Thursday, July 09, 2015

M. C. Beaton. The Potted Gardener. (1994)


     M. C. Beaton. The Potted Gardener. (1994) Agatha Raisin returns from an extended, but lonely, holiday, to find the glamourous divorcee Mary Fortune ensconced as the most popular incomer to the Village of Carsley. She’s also James Lacey’s friend (later, she’s revealed as his paramour), which turns Agatha against her. Mary has an unfortunate habit of saying cruel things to people, and gazing at them with a look that screams superiority. James and Agatha discover her body in the conservatory, upside down with her head buried in a large pot.

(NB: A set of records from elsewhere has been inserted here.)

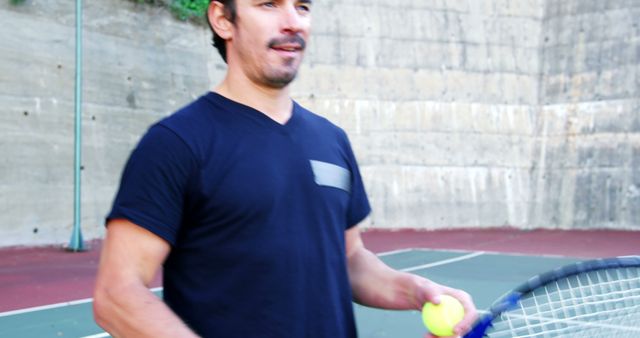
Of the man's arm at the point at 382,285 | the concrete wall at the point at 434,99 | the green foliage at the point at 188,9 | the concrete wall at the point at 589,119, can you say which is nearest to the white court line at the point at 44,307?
the man's arm at the point at 382,285

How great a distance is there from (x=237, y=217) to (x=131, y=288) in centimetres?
25

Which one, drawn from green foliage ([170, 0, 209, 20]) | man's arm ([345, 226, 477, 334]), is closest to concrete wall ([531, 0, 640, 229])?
green foliage ([170, 0, 209, 20])

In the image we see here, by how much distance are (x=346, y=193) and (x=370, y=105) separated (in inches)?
533

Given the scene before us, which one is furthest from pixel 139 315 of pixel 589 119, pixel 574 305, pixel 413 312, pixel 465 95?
pixel 589 119

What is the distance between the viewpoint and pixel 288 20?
5.56 feet

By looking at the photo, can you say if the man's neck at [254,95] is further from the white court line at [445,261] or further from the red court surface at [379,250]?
the white court line at [445,261]

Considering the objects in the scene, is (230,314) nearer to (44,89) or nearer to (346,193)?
(346,193)

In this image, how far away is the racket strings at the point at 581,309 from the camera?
5.98 feet

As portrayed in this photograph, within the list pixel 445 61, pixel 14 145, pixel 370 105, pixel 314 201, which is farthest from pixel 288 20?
pixel 445 61

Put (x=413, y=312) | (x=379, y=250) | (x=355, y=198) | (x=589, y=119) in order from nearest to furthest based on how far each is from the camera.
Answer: (x=355, y=198) < (x=413, y=312) < (x=379, y=250) < (x=589, y=119)

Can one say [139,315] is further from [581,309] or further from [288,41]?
[581,309]

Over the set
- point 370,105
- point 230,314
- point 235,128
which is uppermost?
point 235,128

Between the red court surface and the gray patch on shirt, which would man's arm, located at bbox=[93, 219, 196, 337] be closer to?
the gray patch on shirt

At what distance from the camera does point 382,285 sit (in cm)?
196
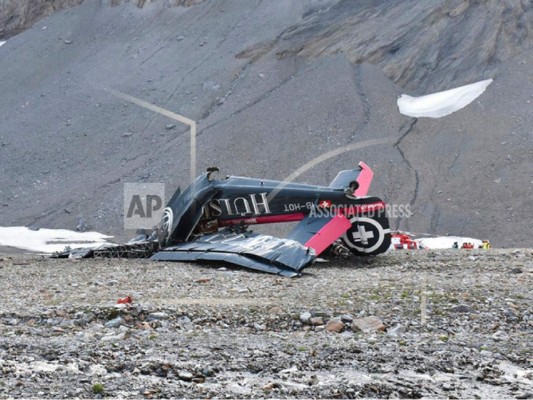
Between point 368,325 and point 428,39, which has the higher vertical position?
point 428,39

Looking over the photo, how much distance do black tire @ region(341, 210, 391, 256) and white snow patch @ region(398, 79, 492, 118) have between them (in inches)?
1655

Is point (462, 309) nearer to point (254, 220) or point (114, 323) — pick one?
point (114, 323)

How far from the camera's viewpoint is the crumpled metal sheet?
62.0 feet

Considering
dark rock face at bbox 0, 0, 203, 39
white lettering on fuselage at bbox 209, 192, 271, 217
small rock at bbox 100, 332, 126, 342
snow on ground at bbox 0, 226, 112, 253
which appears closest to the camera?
small rock at bbox 100, 332, 126, 342

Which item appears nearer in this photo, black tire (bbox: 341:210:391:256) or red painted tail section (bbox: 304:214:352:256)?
red painted tail section (bbox: 304:214:352:256)

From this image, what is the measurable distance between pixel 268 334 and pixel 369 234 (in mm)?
11882

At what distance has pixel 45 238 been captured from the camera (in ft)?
166

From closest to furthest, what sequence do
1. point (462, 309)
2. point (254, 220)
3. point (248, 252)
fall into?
point (462, 309), point (248, 252), point (254, 220)

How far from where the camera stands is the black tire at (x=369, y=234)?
22875 mm

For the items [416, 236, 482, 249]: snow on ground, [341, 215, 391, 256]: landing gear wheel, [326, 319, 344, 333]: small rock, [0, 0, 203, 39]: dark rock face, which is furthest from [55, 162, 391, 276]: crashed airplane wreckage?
[0, 0, 203, 39]: dark rock face

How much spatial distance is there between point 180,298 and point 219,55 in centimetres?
6116

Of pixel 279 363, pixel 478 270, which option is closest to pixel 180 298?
pixel 279 363

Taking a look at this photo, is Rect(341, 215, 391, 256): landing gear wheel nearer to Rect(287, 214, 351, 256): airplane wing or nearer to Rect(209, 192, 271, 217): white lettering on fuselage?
Rect(287, 214, 351, 256): airplane wing

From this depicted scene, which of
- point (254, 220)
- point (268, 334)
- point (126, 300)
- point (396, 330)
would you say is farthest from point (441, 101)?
point (268, 334)
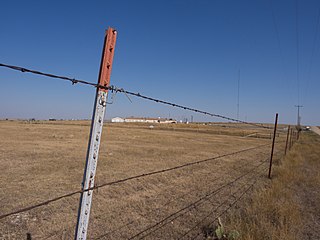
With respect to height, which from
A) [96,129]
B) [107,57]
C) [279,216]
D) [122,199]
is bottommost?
[122,199]

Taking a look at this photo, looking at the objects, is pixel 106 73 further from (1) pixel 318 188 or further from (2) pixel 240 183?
(1) pixel 318 188

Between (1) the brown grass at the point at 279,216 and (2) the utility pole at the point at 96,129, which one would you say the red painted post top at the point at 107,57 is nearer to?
(2) the utility pole at the point at 96,129

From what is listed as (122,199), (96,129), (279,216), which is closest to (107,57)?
(96,129)

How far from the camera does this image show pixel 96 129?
2.21 meters

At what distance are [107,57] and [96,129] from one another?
73cm

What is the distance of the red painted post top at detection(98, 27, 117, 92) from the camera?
2.24m

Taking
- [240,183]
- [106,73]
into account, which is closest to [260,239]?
[106,73]

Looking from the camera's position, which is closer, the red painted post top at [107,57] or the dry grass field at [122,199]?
the red painted post top at [107,57]

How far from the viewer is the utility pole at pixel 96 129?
221 cm

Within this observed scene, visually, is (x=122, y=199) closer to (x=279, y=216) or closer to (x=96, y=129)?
(x=279, y=216)

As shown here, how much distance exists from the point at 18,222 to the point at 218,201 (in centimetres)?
480

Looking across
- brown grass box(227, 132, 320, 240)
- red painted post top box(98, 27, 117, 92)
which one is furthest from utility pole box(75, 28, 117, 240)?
brown grass box(227, 132, 320, 240)

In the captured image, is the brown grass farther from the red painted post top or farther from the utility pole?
the red painted post top

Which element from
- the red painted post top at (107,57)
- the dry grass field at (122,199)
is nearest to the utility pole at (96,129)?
the red painted post top at (107,57)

They of course embark on spot of sleuthing. The perp suicides when he’s unmasked, handy, because there’s precious little evidence of the kind that would convince a judge or jury.
     The writing is low-average, much of it is tell rather than show, and too often Beaton informs the reader of some character's reaction that the reader has already sussed. Still, I engaged with the characters enough to keep reading, perhaps because Agatha is a 50ish, plumpish woman with romantic yearnings. James is a bit of a stick, afraid of his own emotions, and after his “competent” affair with Mary, ashamed of his lust, uncertain whether his feelings are honourable enough to justify a closer relationship with Agatha.
     But those remarks are already at the level of interpreting the characters for the purposes of scripting a TV series. The novel is not nearly as complex as such remarks imply, more’s the pity. **

Update 2023: A TV series was attempted, but Agatha was presented as a glamorous ex-PR type with a fondness for red high heels. Not Beaton's Agatha at all, more's the pity.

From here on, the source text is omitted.